The fines also cover allegations that Nu Skin China made product claims without sufficient documentation.
Provo, Utah-based Nu Skin also said six of its sales employees were fined $241,000 combined for unauthorized promotional activities.
Shares leaped 32% to $99.00 in pre-market trading amid expectations that Nu Skin was facing heftier fines. In the month of January, the stock dropped about 38% after China revealed an investigation into the company.
The Chinese market accounted for $1.36 billion of Nu Skin’s $3.18 billion in revenue last year.
“We continue to believe in the potential of China’s large and growing market,” said Dan Chard, Nu Skin’s president of global sales and operations. “We remain committed to working cooperatively with the Chinese government to ensure the healthy, long-term growth of our business.”

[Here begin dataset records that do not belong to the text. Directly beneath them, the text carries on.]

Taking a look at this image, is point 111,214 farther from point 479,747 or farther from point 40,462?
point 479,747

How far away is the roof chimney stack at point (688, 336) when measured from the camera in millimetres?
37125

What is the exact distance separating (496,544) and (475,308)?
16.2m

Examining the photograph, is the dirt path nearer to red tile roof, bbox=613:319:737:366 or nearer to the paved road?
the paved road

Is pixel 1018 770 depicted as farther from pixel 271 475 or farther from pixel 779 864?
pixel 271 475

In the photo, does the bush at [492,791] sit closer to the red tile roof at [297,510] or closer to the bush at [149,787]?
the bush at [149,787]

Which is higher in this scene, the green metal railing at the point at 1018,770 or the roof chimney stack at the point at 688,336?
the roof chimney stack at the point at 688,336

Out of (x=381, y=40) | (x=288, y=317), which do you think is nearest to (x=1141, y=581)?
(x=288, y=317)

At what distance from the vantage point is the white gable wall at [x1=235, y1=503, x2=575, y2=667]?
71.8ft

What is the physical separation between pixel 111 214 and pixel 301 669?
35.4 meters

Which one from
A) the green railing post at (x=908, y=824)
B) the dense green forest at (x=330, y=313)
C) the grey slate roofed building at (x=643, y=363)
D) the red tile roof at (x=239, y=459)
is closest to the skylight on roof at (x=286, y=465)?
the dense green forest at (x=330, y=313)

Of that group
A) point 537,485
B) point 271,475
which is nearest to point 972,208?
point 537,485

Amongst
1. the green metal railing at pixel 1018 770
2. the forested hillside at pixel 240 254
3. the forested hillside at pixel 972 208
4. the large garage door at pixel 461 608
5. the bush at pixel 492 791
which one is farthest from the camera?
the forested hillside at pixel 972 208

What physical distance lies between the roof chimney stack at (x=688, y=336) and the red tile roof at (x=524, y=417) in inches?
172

The allegations against Nu Skin, which specializes in anti-aging products, surfaced in the official Communist Party newspaper in China. A report accusing Nu Skin of operating a pyramid scheme mirrored similar accusations against Herbalife (NYSE:HLF), a target of activist hedge fund manager Bill Ackman.
Many foreign companies in China sell their products through distributors, but Chinese regulators intend to increase scrutiny of the system. Distributors make money not only from the products they sell, but by bringing in additional distributors.
Under Monday’s decision, Nu Skin will be required to improve education and supervision of sales representatives.